Later, my cousin Doug Sutton, who many of you know as the root canal guy, graduated from Tufts University in 1998, and made his way back to the Gate City. While he lives in Idaho Falls and also has an office there, he spends most of his working time here in Pocatello as an Endodontic specialist (which makes us a very lucky place indeed!) J “Not all who wander are lost” goes the saying, and with that, my awesome sister Stacy (Sutton) Johnson spent much time in the halls of the Hygiene department at ISU and graduated in 1997, ready to clean the teeth of the world! She has had as deep an impact on my decision to do what I do as anyone else. In 2000, Doug’s brother (Porter’s son) Mike graduated from Creighton University and served our country selflessly for 4 years before making the long trek back from Afghanistan/Alaska (although these two locales are not super close to one another, Mike summered in the Middle East while his wife and kids froze in AK) to where he currently practices over on South Bannock Highway. My other cousin Stephen (the weird one of the family) and I both graduated from our respective dental schools in 2006 and joined our fathers’ practices. Stephen practices in Downey when he can find a patient with any teeth (that’s his joke, not mine), and I work very fortunately here in Pocatello, ID with the best people on earth!

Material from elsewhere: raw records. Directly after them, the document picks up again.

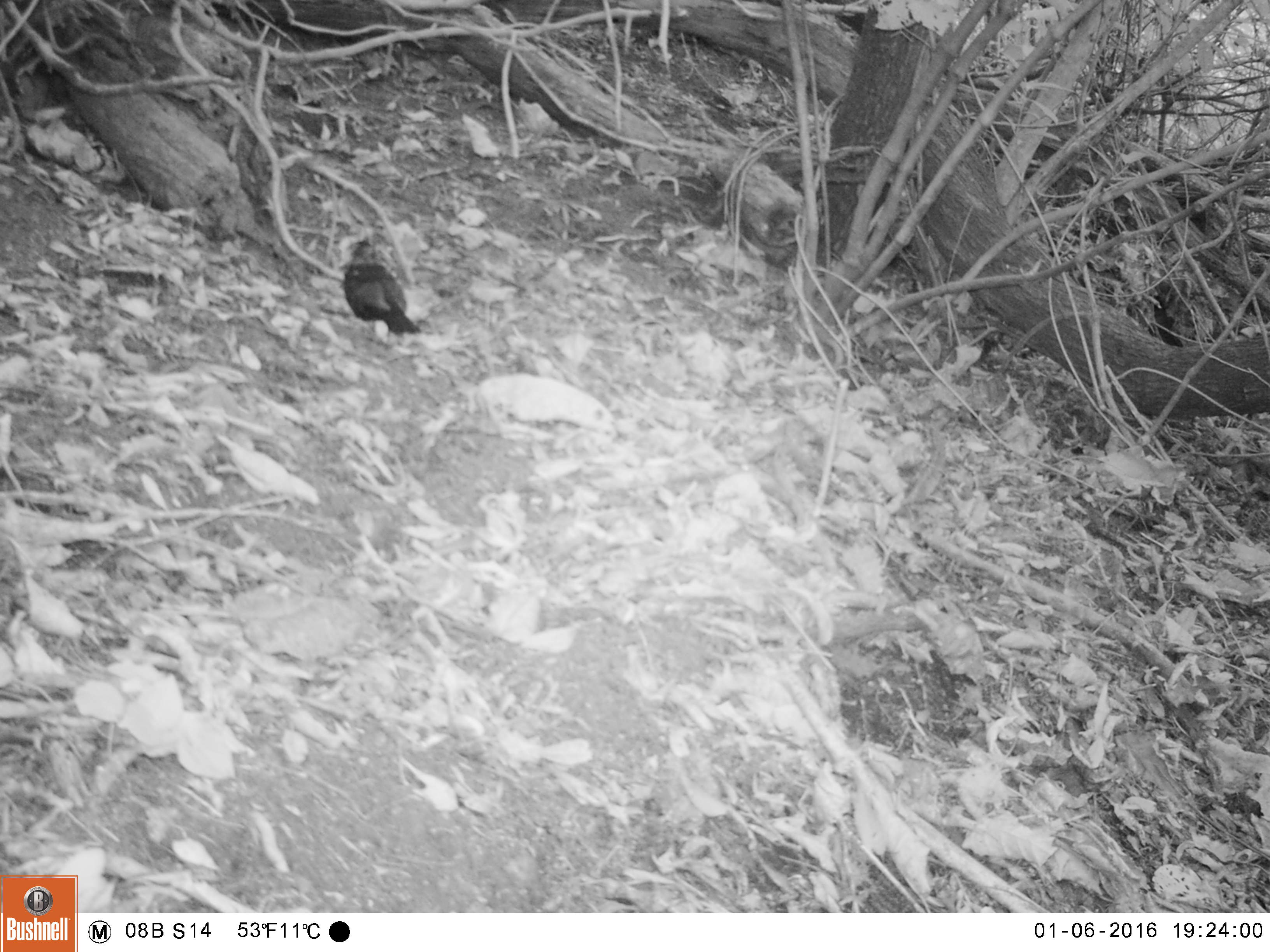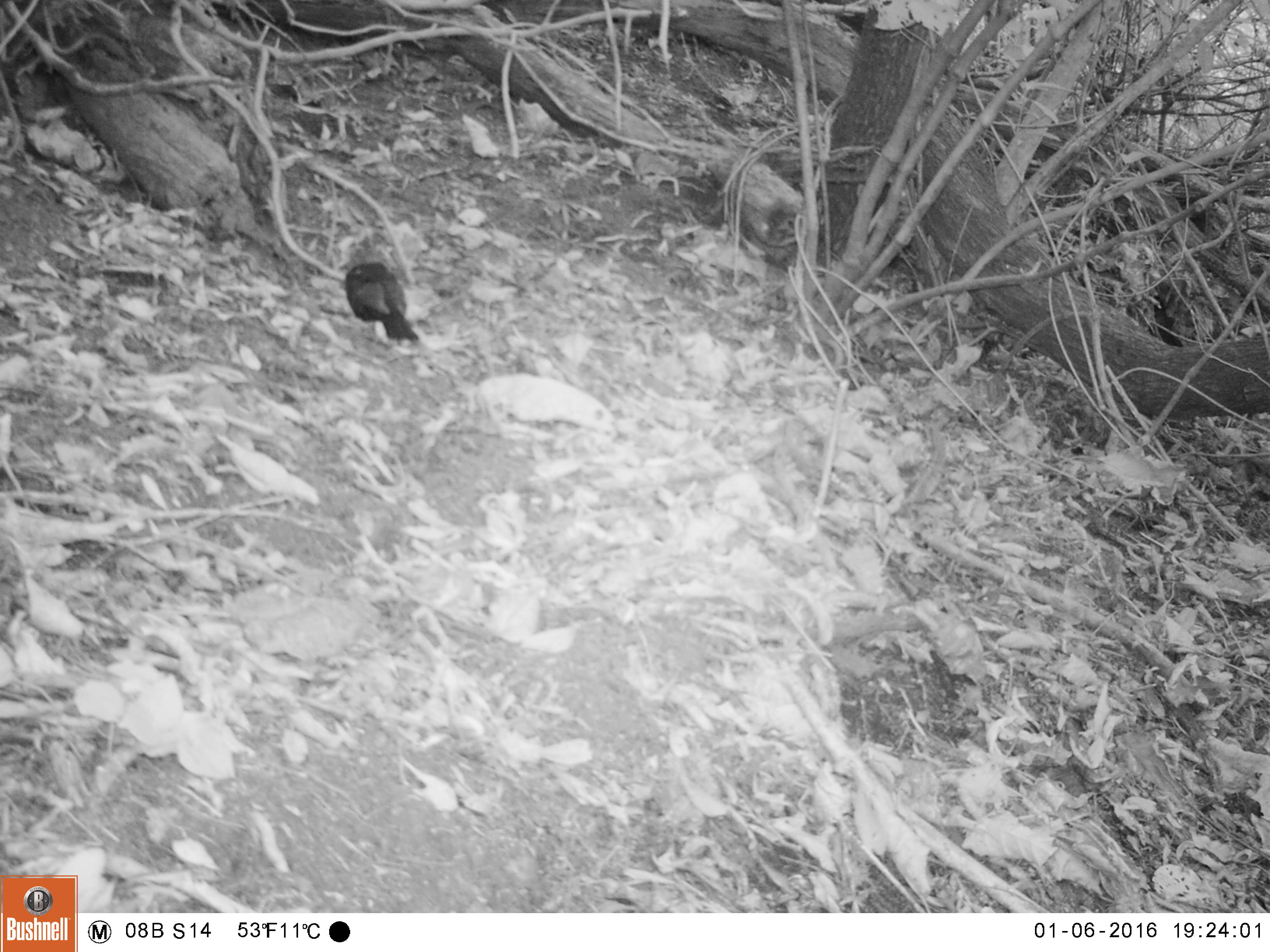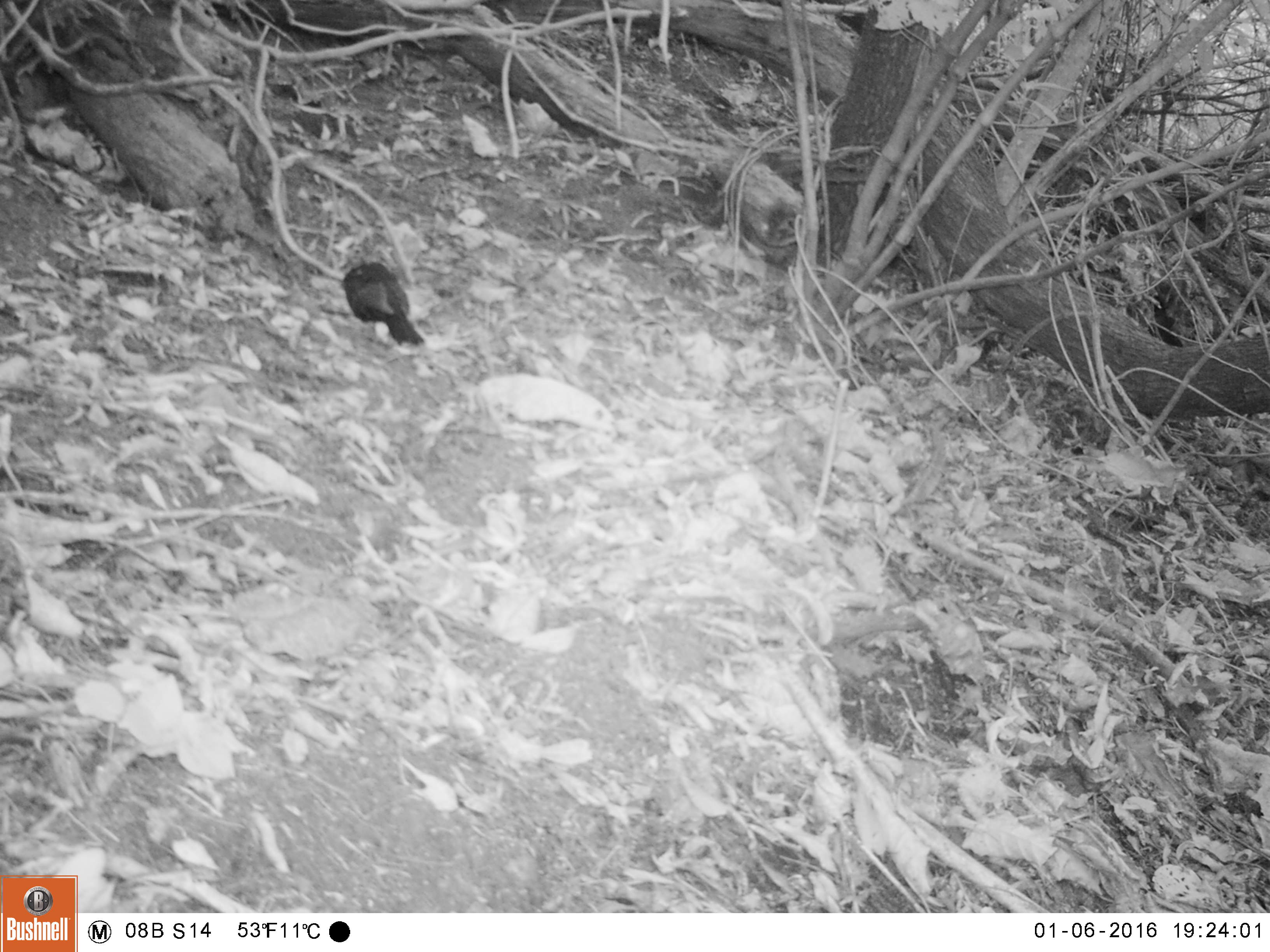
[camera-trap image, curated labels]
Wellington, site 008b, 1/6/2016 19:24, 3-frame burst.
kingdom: Animalia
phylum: Chordata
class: Aves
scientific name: Aves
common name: bird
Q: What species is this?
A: Bird (Aves).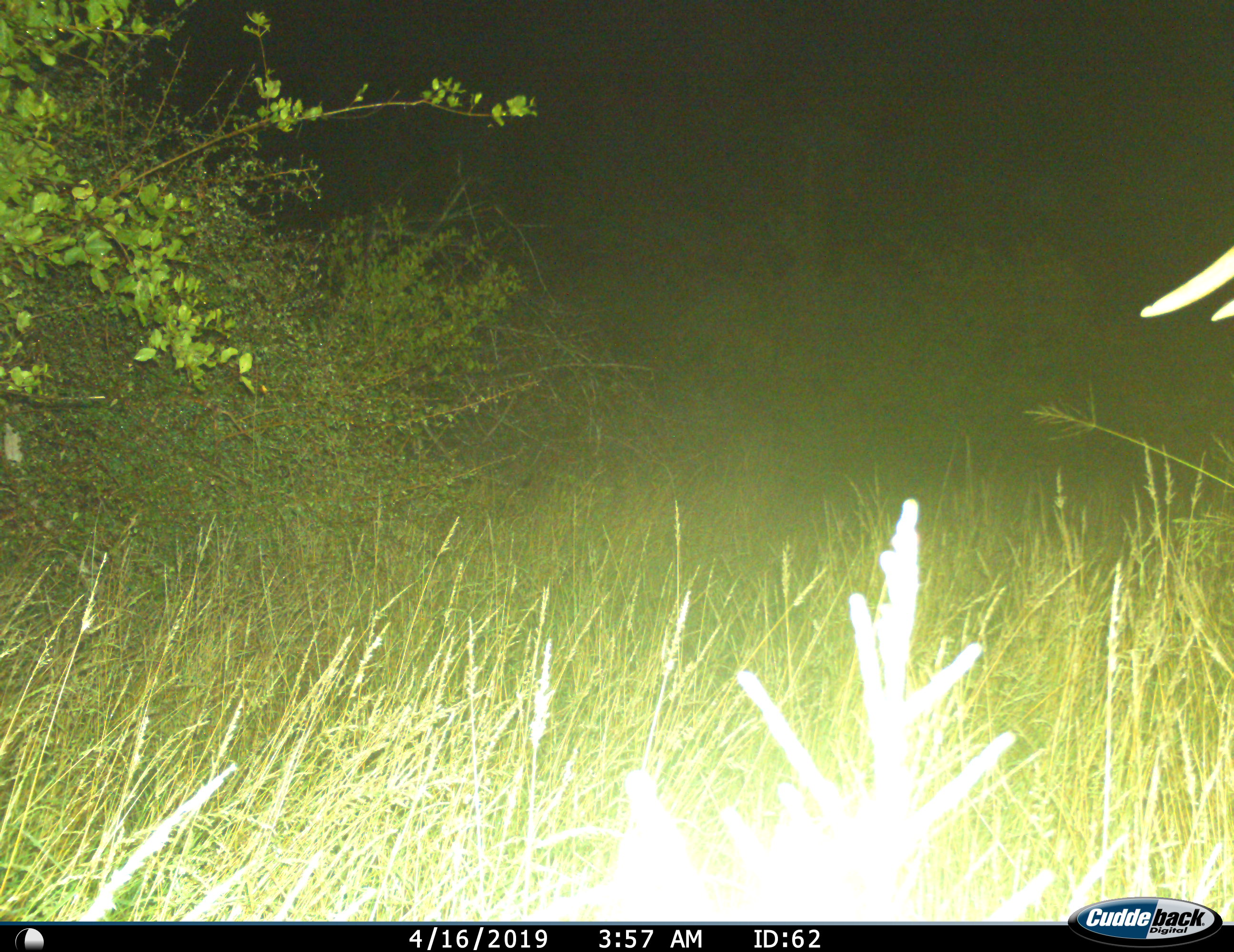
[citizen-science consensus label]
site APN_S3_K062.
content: unidentified animal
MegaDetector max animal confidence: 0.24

As you can tell, dental blood runs deep with our family (you might even say that “the force is strong with us”). Over 100 years of service to a community and state where we’ve lived, played and loved the people and land. We’ve been ever more benefitted by the people we’ve seen than they could have been by us. I’m sure I can speak for all 9 of the Suttons who have spent time in your mouths…THANK-YOU, THANK-YOU, and THANK-YOU!!! I am blessed to be part of such a wonderful family and for the inspiration they’ve given me to become one of them in name and by profession. A hundred years seems like a long time, but it’s not nearly enough for us!